Exercise directions: Give back, word for word, the lines starting at the one that contains "Which is the higher" and ending at the final line, with both included. Leave the pictures out.

Data in this exercise:
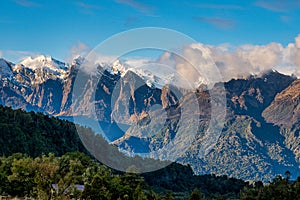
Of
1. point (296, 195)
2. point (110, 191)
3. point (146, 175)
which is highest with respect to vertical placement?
point (146, 175)

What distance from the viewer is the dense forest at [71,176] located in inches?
1916

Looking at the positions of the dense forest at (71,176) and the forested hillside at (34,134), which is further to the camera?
the forested hillside at (34,134)

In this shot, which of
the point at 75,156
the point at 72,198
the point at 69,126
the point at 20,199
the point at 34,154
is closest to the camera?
the point at 72,198

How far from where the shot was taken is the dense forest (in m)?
48.7

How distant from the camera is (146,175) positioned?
161m

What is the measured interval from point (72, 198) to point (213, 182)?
4841 inches

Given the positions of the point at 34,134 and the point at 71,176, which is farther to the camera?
the point at 34,134

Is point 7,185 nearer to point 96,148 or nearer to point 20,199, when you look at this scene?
point 20,199

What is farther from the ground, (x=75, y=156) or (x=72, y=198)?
(x=75, y=156)

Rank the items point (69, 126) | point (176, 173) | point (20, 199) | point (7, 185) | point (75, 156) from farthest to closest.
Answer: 1. point (176, 173)
2. point (69, 126)
3. point (75, 156)
4. point (7, 185)
5. point (20, 199)

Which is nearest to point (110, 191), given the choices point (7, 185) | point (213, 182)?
point (7, 185)

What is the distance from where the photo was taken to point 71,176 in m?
45.3

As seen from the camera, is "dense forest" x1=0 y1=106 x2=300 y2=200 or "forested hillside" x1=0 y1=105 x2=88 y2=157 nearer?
"dense forest" x1=0 y1=106 x2=300 y2=200

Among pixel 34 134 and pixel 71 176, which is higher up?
pixel 34 134
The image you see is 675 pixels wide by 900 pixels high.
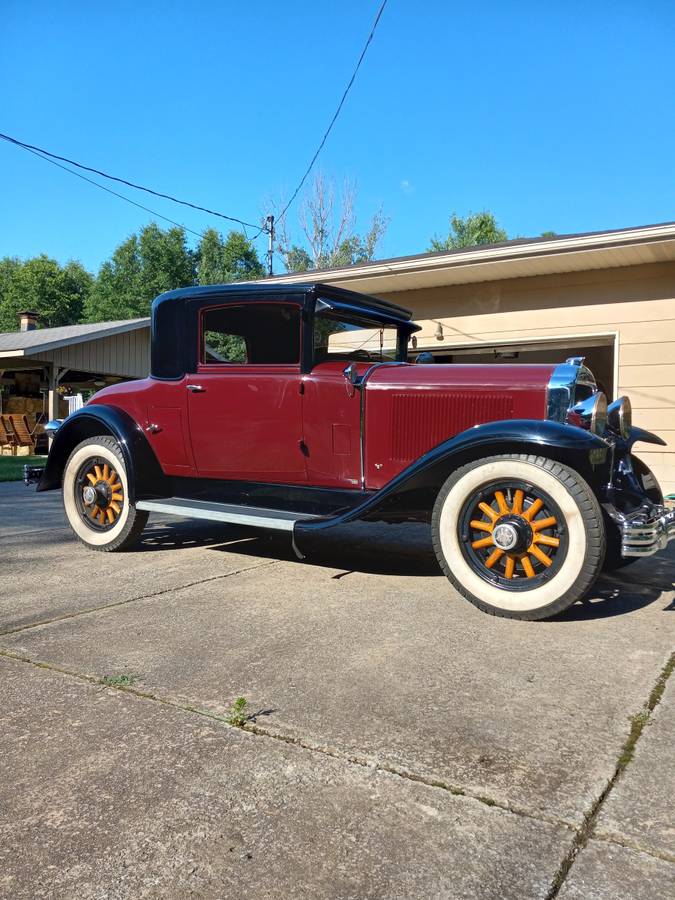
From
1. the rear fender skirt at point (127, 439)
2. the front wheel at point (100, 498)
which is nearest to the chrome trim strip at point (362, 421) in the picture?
the rear fender skirt at point (127, 439)

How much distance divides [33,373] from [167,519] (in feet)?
56.4

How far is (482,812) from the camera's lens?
1.45 meters

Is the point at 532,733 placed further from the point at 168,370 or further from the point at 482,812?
the point at 168,370

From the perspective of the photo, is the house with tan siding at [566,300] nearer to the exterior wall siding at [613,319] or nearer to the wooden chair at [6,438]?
the exterior wall siding at [613,319]

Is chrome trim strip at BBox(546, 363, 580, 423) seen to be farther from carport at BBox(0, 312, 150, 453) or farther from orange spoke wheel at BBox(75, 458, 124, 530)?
carport at BBox(0, 312, 150, 453)

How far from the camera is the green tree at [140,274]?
4900cm

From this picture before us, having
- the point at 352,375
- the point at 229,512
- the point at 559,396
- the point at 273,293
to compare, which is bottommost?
the point at 229,512

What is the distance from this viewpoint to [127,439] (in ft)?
14.1

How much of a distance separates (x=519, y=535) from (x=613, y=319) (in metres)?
6.19

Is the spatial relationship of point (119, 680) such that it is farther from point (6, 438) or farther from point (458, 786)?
point (6, 438)

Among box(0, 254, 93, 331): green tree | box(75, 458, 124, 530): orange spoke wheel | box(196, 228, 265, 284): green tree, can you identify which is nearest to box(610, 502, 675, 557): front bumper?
box(75, 458, 124, 530): orange spoke wheel

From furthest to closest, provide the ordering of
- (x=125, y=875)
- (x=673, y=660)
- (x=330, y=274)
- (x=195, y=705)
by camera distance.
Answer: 1. (x=330, y=274)
2. (x=673, y=660)
3. (x=195, y=705)
4. (x=125, y=875)

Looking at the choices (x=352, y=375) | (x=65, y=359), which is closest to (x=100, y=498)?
(x=352, y=375)

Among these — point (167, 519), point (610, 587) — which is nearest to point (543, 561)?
point (610, 587)
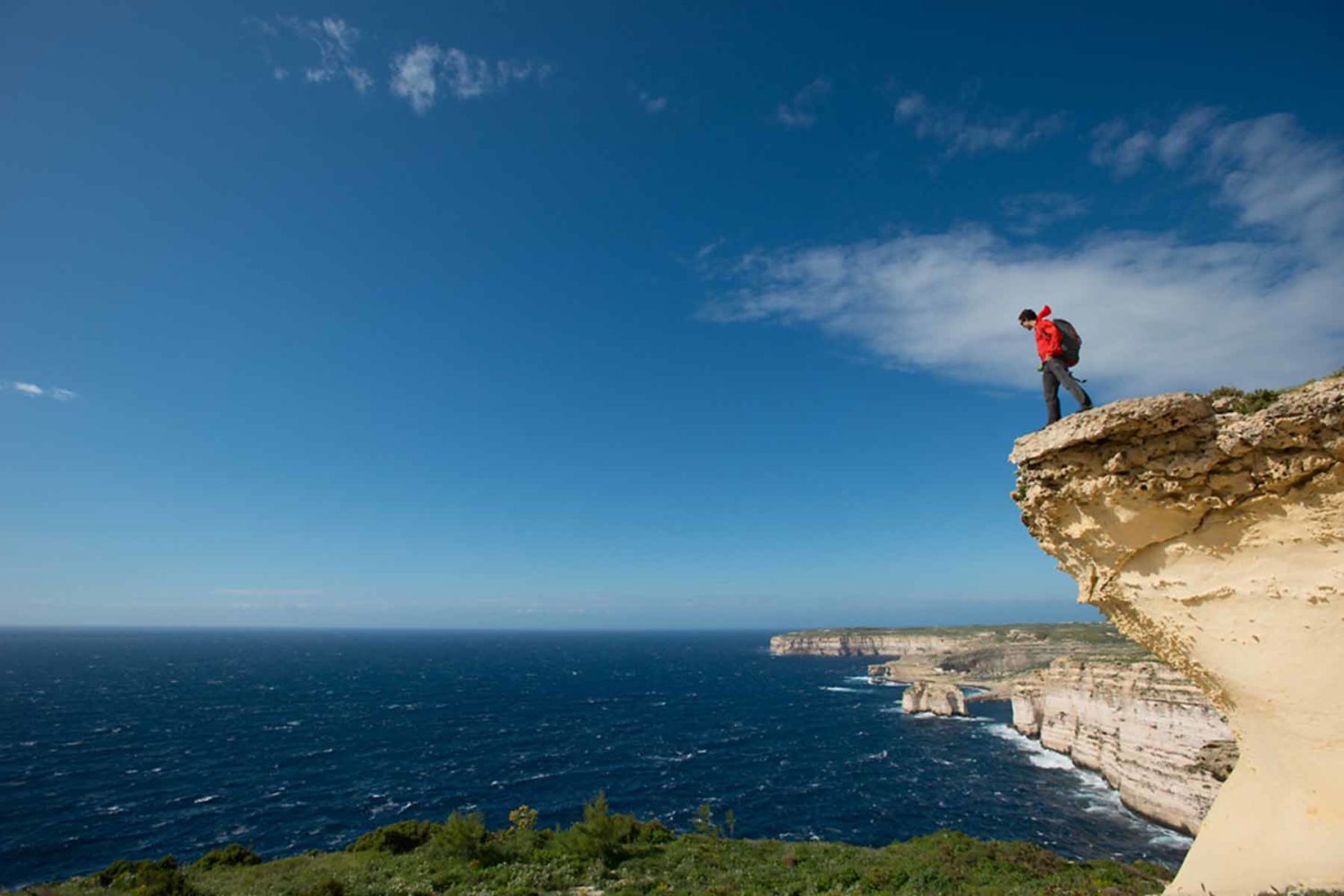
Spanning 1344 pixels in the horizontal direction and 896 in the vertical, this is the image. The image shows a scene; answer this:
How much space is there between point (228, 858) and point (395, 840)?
25.3 ft

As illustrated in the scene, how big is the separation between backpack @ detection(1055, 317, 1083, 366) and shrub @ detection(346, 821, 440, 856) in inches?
1177

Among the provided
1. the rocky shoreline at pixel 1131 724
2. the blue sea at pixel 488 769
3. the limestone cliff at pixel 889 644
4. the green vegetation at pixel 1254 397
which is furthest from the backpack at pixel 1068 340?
the limestone cliff at pixel 889 644

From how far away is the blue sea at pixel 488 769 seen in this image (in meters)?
41.2

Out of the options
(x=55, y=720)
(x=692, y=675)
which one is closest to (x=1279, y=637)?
(x=55, y=720)

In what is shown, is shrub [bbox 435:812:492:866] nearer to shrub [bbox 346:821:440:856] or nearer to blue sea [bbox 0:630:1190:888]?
shrub [bbox 346:821:440:856]

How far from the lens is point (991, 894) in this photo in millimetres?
18625

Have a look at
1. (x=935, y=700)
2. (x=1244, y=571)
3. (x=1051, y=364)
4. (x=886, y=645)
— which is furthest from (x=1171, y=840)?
(x=886, y=645)

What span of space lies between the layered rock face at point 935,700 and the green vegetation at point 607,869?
6563 centimetres

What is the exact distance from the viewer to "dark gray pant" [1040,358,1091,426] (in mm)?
10680

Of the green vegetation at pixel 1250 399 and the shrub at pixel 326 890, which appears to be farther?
the shrub at pixel 326 890

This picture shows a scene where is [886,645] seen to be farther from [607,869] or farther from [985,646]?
[607,869]

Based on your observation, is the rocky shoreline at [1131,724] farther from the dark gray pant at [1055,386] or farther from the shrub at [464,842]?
the shrub at [464,842]

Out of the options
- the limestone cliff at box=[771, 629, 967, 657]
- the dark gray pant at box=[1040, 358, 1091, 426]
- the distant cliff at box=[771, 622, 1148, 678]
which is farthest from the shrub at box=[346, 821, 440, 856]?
the limestone cliff at box=[771, 629, 967, 657]

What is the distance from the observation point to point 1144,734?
4653cm
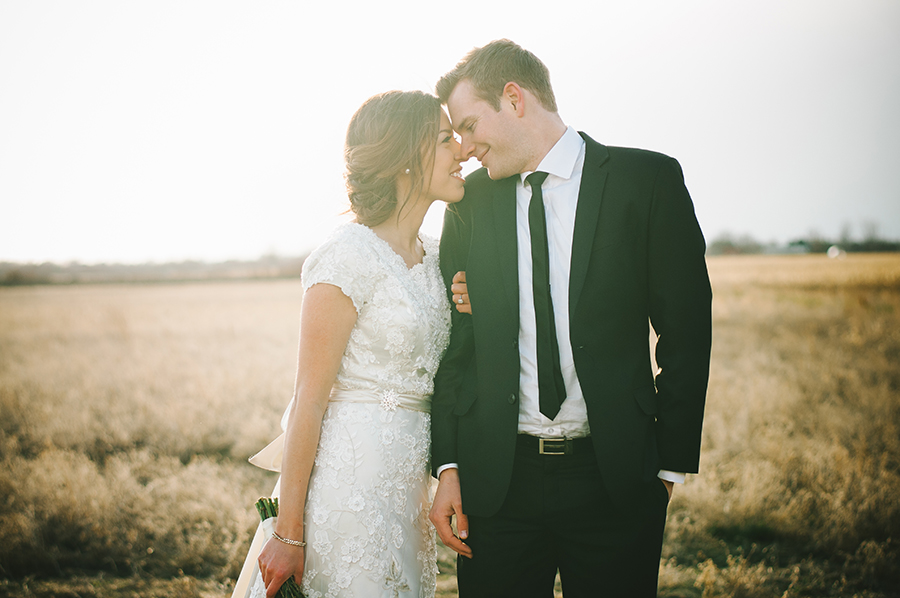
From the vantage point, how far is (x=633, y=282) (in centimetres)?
193

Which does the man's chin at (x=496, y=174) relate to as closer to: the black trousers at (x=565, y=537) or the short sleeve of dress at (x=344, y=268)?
the short sleeve of dress at (x=344, y=268)

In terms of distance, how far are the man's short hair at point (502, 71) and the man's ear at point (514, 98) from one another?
0.02m

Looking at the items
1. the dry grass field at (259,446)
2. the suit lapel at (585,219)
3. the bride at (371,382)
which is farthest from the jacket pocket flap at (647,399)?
the dry grass field at (259,446)

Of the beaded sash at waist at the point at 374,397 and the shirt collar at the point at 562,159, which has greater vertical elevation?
the shirt collar at the point at 562,159

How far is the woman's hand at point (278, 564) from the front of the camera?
1.89 m

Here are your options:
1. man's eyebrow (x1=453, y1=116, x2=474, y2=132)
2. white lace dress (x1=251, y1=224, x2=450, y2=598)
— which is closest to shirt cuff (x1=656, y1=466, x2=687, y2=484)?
white lace dress (x1=251, y1=224, x2=450, y2=598)

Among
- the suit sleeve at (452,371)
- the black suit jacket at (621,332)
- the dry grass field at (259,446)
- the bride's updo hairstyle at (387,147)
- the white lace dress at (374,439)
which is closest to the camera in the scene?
the black suit jacket at (621,332)

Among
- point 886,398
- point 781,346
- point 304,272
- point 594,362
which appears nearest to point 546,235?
point 594,362

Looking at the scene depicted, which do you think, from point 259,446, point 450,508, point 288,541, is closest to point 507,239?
point 450,508

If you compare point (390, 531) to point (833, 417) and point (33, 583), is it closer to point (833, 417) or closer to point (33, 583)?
point (33, 583)

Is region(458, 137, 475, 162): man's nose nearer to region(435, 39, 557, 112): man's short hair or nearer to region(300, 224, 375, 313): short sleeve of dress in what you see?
region(435, 39, 557, 112): man's short hair

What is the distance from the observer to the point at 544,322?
196 cm

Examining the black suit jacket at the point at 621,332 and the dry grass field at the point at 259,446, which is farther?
the dry grass field at the point at 259,446

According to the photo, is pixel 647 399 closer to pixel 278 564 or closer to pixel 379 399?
pixel 379 399
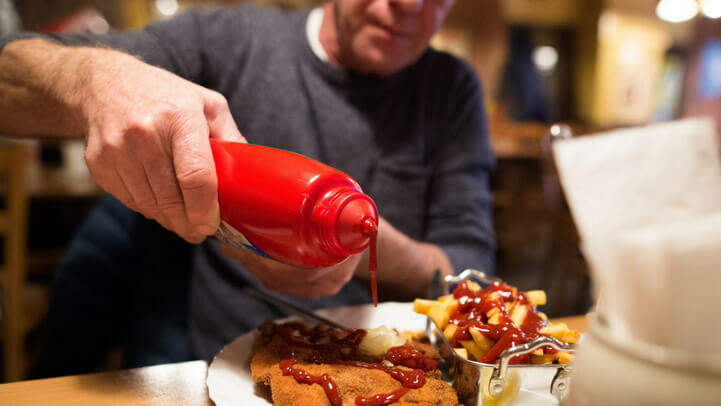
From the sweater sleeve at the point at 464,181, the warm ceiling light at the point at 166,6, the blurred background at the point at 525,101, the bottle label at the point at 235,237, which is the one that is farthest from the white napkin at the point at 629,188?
the warm ceiling light at the point at 166,6

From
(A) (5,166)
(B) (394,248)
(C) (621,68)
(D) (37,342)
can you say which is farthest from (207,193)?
(C) (621,68)

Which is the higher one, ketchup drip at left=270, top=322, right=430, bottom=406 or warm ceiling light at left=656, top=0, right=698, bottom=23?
warm ceiling light at left=656, top=0, right=698, bottom=23

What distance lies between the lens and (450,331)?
2.56 ft

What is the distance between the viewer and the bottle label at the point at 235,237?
770mm

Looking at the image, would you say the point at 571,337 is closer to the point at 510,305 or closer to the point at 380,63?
the point at 510,305

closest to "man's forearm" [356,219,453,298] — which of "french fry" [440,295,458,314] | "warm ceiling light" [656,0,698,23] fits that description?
"french fry" [440,295,458,314]

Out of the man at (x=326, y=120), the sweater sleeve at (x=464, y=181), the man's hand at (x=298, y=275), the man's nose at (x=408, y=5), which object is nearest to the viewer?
the man's hand at (x=298, y=275)

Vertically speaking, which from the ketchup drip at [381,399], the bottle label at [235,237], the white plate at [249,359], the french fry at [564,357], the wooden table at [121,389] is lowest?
the wooden table at [121,389]

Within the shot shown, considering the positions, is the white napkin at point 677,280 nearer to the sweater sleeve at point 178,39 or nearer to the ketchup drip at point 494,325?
the ketchup drip at point 494,325

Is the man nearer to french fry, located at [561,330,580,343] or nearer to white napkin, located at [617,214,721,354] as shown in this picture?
french fry, located at [561,330,580,343]

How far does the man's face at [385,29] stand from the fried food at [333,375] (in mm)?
850

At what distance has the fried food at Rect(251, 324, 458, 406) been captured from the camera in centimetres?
67

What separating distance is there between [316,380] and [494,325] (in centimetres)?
27

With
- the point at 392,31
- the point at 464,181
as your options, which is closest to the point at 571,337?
the point at 464,181
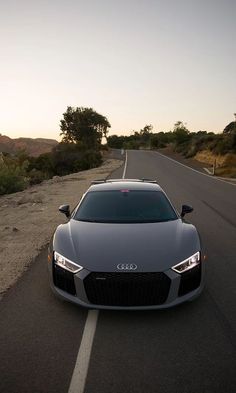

Solution:
Which is the higher one, ketchup drip at left=270, top=322, right=430, bottom=406 or warm ceiling light at left=656, top=0, right=698, bottom=23?
warm ceiling light at left=656, top=0, right=698, bottom=23

What distance lies between the lens and (450,331)?
2.56 ft

What is the distance between the viewer and the bottle label at the point at 235,237?
770mm

Looking at the image, would you say the point at 571,337 is closer to the point at 510,305 or closer to the point at 380,63?
the point at 510,305

closest to "man's forearm" [356,219,453,298] — which of "french fry" [440,295,458,314] | "warm ceiling light" [656,0,698,23] fits that description?
"french fry" [440,295,458,314]

Out of the man at (x=326, y=120), the sweater sleeve at (x=464, y=181), the man's hand at (x=298, y=275), the man's nose at (x=408, y=5), which object is nearest to the viewer?
the man's hand at (x=298, y=275)

Vertically speaking, which from the ketchup drip at [381,399], the bottle label at [235,237], the white plate at [249,359], the french fry at [564,357], the wooden table at [121,389] is lowest?
the wooden table at [121,389]

Within the shot shown, considering the positions, is the white napkin at point 677,280 nearer to the sweater sleeve at point 178,39 or nearer to the ketchup drip at point 494,325?
the ketchup drip at point 494,325

Is the man nearer to french fry, located at [561,330,580,343] or nearer to white napkin, located at [617,214,721,354] as shown in this picture?
french fry, located at [561,330,580,343]

How far does the man's face at [385,29] stand from the fried food at [333,375] (in mm)?
850

At what distance has the fried food at Rect(251, 324, 458, 406) been captured from the camera in centimetres?
67

What separating distance is there between [316,380] and [494,325] (in centimetres)?
27

With
- the point at 392,31
- the point at 464,181
as your options, which is closest to the point at 571,337?
the point at 464,181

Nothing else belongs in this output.